The role of auditors in the new Companies Bill is wider. The controls and quality checks on auditors have increased too. Let’s take a look at these provisions and the reasons why they are in the new Bill.
A normal shareholder of a company will not be able to understand financial statements. To protect the investments of such a shareholder an audit of account has been made compulsory. An auditor thus acts as a useful agency between the shareholders and the management. The Companies bill seeks to ensure the independence of the auditors by making necessary changes to the Companies Act, 1956.
Appointment of an auditor
Every company shall, at the 1st annual general meeting, appoint an individual or a firm as an auditor who shall hold office from the conclusion of that meeting till the conclusion of its 6th annual general meeting and thereafter till the conclusion of every 6th meeting.
It shall be subject to ratification by members of the company at every annual general meeting.
New grounds for disqualification
- A person or a firm who, whether directly or indirectly, has business relationship with the company, or its Subsidiary, or its Holding or associate Company or a Subsidiary of such holding company or associate company, of such nature as may be prescribed;
- A person whose relative is a director or is in the employment of the Company as a director or key managerial personnel;
- A person who has been convicted by a court of an offence involving fraud and a period of ten years has not elapsed from the date of such conviction;
- Person is also not eligible for appointment if its subsidiary or its associate or any other form of entity is engaged in consulting and specified services as provided in Clause 144 on the date of appointment;
Internal audits in the old regime were conducted, the grapevine goes, by the companies own employees!

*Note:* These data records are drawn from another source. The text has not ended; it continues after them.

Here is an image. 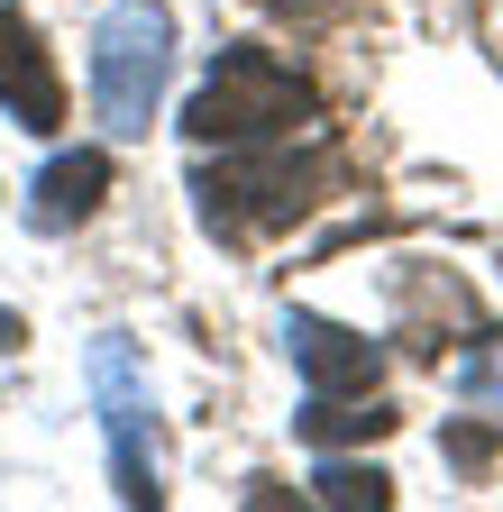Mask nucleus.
I'll list each match as a JSON object with an SVG mask.
<instances>
[{"label":"nucleus","mask_w":503,"mask_h":512,"mask_svg":"<svg viewBox=\"0 0 503 512\" xmlns=\"http://www.w3.org/2000/svg\"><path fill=\"white\" fill-rule=\"evenodd\" d=\"M101 192H110V156L101 147H74V156H55L46 174H37V192H28V229H74V220H92L101 211Z\"/></svg>","instance_id":"nucleus-7"},{"label":"nucleus","mask_w":503,"mask_h":512,"mask_svg":"<svg viewBox=\"0 0 503 512\" xmlns=\"http://www.w3.org/2000/svg\"><path fill=\"white\" fill-rule=\"evenodd\" d=\"M311 485H321L330 512H385L394 503V476H375V467H321Z\"/></svg>","instance_id":"nucleus-9"},{"label":"nucleus","mask_w":503,"mask_h":512,"mask_svg":"<svg viewBox=\"0 0 503 512\" xmlns=\"http://www.w3.org/2000/svg\"><path fill=\"white\" fill-rule=\"evenodd\" d=\"M165 74H174V19L156 0H119L92 28V101H101V128L110 138H138L165 101Z\"/></svg>","instance_id":"nucleus-2"},{"label":"nucleus","mask_w":503,"mask_h":512,"mask_svg":"<svg viewBox=\"0 0 503 512\" xmlns=\"http://www.w3.org/2000/svg\"><path fill=\"white\" fill-rule=\"evenodd\" d=\"M284 357L302 366L311 394H375V375H385V348L321 320V311H284Z\"/></svg>","instance_id":"nucleus-5"},{"label":"nucleus","mask_w":503,"mask_h":512,"mask_svg":"<svg viewBox=\"0 0 503 512\" xmlns=\"http://www.w3.org/2000/svg\"><path fill=\"white\" fill-rule=\"evenodd\" d=\"M302 119H321V92L275 46H229L211 64V83L193 92V110H183V128L202 147H266V138H293Z\"/></svg>","instance_id":"nucleus-1"},{"label":"nucleus","mask_w":503,"mask_h":512,"mask_svg":"<svg viewBox=\"0 0 503 512\" xmlns=\"http://www.w3.org/2000/svg\"><path fill=\"white\" fill-rule=\"evenodd\" d=\"M485 448H494V430H458V439H449V458H458V467H485Z\"/></svg>","instance_id":"nucleus-11"},{"label":"nucleus","mask_w":503,"mask_h":512,"mask_svg":"<svg viewBox=\"0 0 503 512\" xmlns=\"http://www.w3.org/2000/svg\"><path fill=\"white\" fill-rule=\"evenodd\" d=\"M321 174H330V156H284V147H266V156H238V165L202 174L193 192H202V220L211 229H284V220L311 211V183H321Z\"/></svg>","instance_id":"nucleus-4"},{"label":"nucleus","mask_w":503,"mask_h":512,"mask_svg":"<svg viewBox=\"0 0 503 512\" xmlns=\"http://www.w3.org/2000/svg\"><path fill=\"white\" fill-rule=\"evenodd\" d=\"M28 330H19V311H0V348H19Z\"/></svg>","instance_id":"nucleus-12"},{"label":"nucleus","mask_w":503,"mask_h":512,"mask_svg":"<svg viewBox=\"0 0 503 512\" xmlns=\"http://www.w3.org/2000/svg\"><path fill=\"white\" fill-rule=\"evenodd\" d=\"M394 430V412L385 403H348V394H311V412H302V439H385Z\"/></svg>","instance_id":"nucleus-8"},{"label":"nucleus","mask_w":503,"mask_h":512,"mask_svg":"<svg viewBox=\"0 0 503 512\" xmlns=\"http://www.w3.org/2000/svg\"><path fill=\"white\" fill-rule=\"evenodd\" d=\"M467 403H503V330L467 357Z\"/></svg>","instance_id":"nucleus-10"},{"label":"nucleus","mask_w":503,"mask_h":512,"mask_svg":"<svg viewBox=\"0 0 503 512\" xmlns=\"http://www.w3.org/2000/svg\"><path fill=\"white\" fill-rule=\"evenodd\" d=\"M92 403H101L119 503H165V485H156V403H147V375H138V357H129L119 330L92 339Z\"/></svg>","instance_id":"nucleus-3"},{"label":"nucleus","mask_w":503,"mask_h":512,"mask_svg":"<svg viewBox=\"0 0 503 512\" xmlns=\"http://www.w3.org/2000/svg\"><path fill=\"white\" fill-rule=\"evenodd\" d=\"M0 110H10L19 128H65V83H55V55L46 37L28 28V10H10L0 0Z\"/></svg>","instance_id":"nucleus-6"}]
</instances>
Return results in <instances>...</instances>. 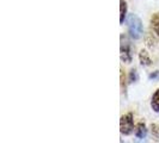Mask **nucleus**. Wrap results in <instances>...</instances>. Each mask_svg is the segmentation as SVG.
<instances>
[{
  "label": "nucleus",
  "instance_id": "nucleus-1",
  "mask_svg": "<svg viewBox=\"0 0 159 143\" xmlns=\"http://www.w3.org/2000/svg\"><path fill=\"white\" fill-rule=\"evenodd\" d=\"M128 31L133 40H139L143 36V22L135 15H130L128 18Z\"/></svg>",
  "mask_w": 159,
  "mask_h": 143
},
{
  "label": "nucleus",
  "instance_id": "nucleus-2",
  "mask_svg": "<svg viewBox=\"0 0 159 143\" xmlns=\"http://www.w3.org/2000/svg\"><path fill=\"white\" fill-rule=\"evenodd\" d=\"M120 130L123 135H130L134 130V122H133V115L127 113L121 117L120 120Z\"/></svg>",
  "mask_w": 159,
  "mask_h": 143
},
{
  "label": "nucleus",
  "instance_id": "nucleus-3",
  "mask_svg": "<svg viewBox=\"0 0 159 143\" xmlns=\"http://www.w3.org/2000/svg\"><path fill=\"white\" fill-rule=\"evenodd\" d=\"M132 50H130V44L128 40L122 35L121 36V60L126 63L132 62Z\"/></svg>",
  "mask_w": 159,
  "mask_h": 143
},
{
  "label": "nucleus",
  "instance_id": "nucleus-4",
  "mask_svg": "<svg viewBox=\"0 0 159 143\" xmlns=\"http://www.w3.org/2000/svg\"><path fill=\"white\" fill-rule=\"evenodd\" d=\"M146 134H147V130H146V125L143 123H138L135 127V136L136 138H146Z\"/></svg>",
  "mask_w": 159,
  "mask_h": 143
},
{
  "label": "nucleus",
  "instance_id": "nucleus-5",
  "mask_svg": "<svg viewBox=\"0 0 159 143\" xmlns=\"http://www.w3.org/2000/svg\"><path fill=\"white\" fill-rule=\"evenodd\" d=\"M139 60H140V63L143 66H151L152 64V60L148 53L146 50H141L140 54H139Z\"/></svg>",
  "mask_w": 159,
  "mask_h": 143
},
{
  "label": "nucleus",
  "instance_id": "nucleus-6",
  "mask_svg": "<svg viewBox=\"0 0 159 143\" xmlns=\"http://www.w3.org/2000/svg\"><path fill=\"white\" fill-rule=\"evenodd\" d=\"M127 15V2L125 0H120V23L123 24Z\"/></svg>",
  "mask_w": 159,
  "mask_h": 143
},
{
  "label": "nucleus",
  "instance_id": "nucleus-7",
  "mask_svg": "<svg viewBox=\"0 0 159 143\" xmlns=\"http://www.w3.org/2000/svg\"><path fill=\"white\" fill-rule=\"evenodd\" d=\"M151 106H152V109H153V111L159 112V89H157V91L154 92L153 97H152Z\"/></svg>",
  "mask_w": 159,
  "mask_h": 143
},
{
  "label": "nucleus",
  "instance_id": "nucleus-8",
  "mask_svg": "<svg viewBox=\"0 0 159 143\" xmlns=\"http://www.w3.org/2000/svg\"><path fill=\"white\" fill-rule=\"evenodd\" d=\"M151 26L153 31L159 36V13H154L151 18Z\"/></svg>",
  "mask_w": 159,
  "mask_h": 143
},
{
  "label": "nucleus",
  "instance_id": "nucleus-9",
  "mask_svg": "<svg viewBox=\"0 0 159 143\" xmlns=\"http://www.w3.org/2000/svg\"><path fill=\"white\" fill-rule=\"evenodd\" d=\"M139 80V75H138V71L136 69H132L129 72V82H136Z\"/></svg>",
  "mask_w": 159,
  "mask_h": 143
},
{
  "label": "nucleus",
  "instance_id": "nucleus-10",
  "mask_svg": "<svg viewBox=\"0 0 159 143\" xmlns=\"http://www.w3.org/2000/svg\"><path fill=\"white\" fill-rule=\"evenodd\" d=\"M151 132L156 140H159V125H157V124H151Z\"/></svg>",
  "mask_w": 159,
  "mask_h": 143
},
{
  "label": "nucleus",
  "instance_id": "nucleus-11",
  "mask_svg": "<svg viewBox=\"0 0 159 143\" xmlns=\"http://www.w3.org/2000/svg\"><path fill=\"white\" fill-rule=\"evenodd\" d=\"M148 78L151 80H159V71H156L151 73L150 75H148Z\"/></svg>",
  "mask_w": 159,
  "mask_h": 143
},
{
  "label": "nucleus",
  "instance_id": "nucleus-12",
  "mask_svg": "<svg viewBox=\"0 0 159 143\" xmlns=\"http://www.w3.org/2000/svg\"><path fill=\"white\" fill-rule=\"evenodd\" d=\"M121 87L122 89L126 88V82H125V73L121 71Z\"/></svg>",
  "mask_w": 159,
  "mask_h": 143
},
{
  "label": "nucleus",
  "instance_id": "nucleus-13",
  "mask_svg": "<svg viewBox=\"0 0 159 143\" xmlns=\"http://www.w3.org/2000/svg\"><path fill=\"white\" fill-rule=\"evenodd\" d=\"M135 143H147V141H146V138H136Z\"/></svg>",
  "mask_w": 159,
  "mask_h": 143
},
{
  "label": "nucleus",
  "instance_id": "nucleus-14",
  "mask_svg": "<svg viewBox=\"0 0 159 143\" xmlns=\"http://www.w3.org/2000/svg\"><path fill=\"white\" fill-rule=\"evenodd\" d=\"M121 143H125V142H121ZM126 143H127V142H126Z\"/></svg>",
  "mask_w": 159,
  "mask_h": 143
}]
</instances>
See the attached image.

Now, with the new Bill such class or classes of companies as may be prescribed, shall be required to appoint an internal auditor, who shall either be a:
- Chartered Accountant; or
- Cost Accountant; or
- Such other professional as may be decided by the Board; to conduct internal audit of the functions and activities of the Company.
The Central Government may, by rules, prescribe the manner and the intervals in which the internal audit shall be conducted and reported to the Board.
Mandatory rotation of Auditors
Under the Companies Act, 1956 there is no provision for compulsory rotation of Auditors. As a result, auditors in some companies continue for a very very long time.
To remove this glitch, Companies bill has provided for rotation of auditors after specific time to ensure auditor independence and strengthen diligence in their role and conduct. The feasibility of this provision is being debated upon since long.
The bill provides for compulsory secretarial audit by a certain class of Companies and annexing of audit report with the board report, which is circulated to all shareholders.
The Board of Directors, in their report shall explain in full any qualification or observation or other remarks made by the Company Secretary in Practice in his report.
If a company or any officer of the company or the CS in practice defaults, the company, every officer of the company or the CS in Practice shall be punishable with fine (1-5 lakh rupees)
To ensure independence and accountability of auditor an auditor cannot provide following services "directly or indirectly" to the company or its holding company or subsidiary company, namely:
- accounting and book-keeping services;
- internal audit;
- design and implementation of any financial information system;
- actuarial services;
- investment advisory services;
- investment banking services;
- rendering of outsourced financial services;
- management services; and
- services prescribed under the Rules
The intention of the Companies Bill seems to be good: transparency is the mandate.
At the same time, some of the provisions might not be conducive to the clan of auditors as a whole.
For entrepreneurs and businessmen the news is clear: for the good health for your business and for your own peace of mind, it makes sense to take the appointment of Auditors seriously.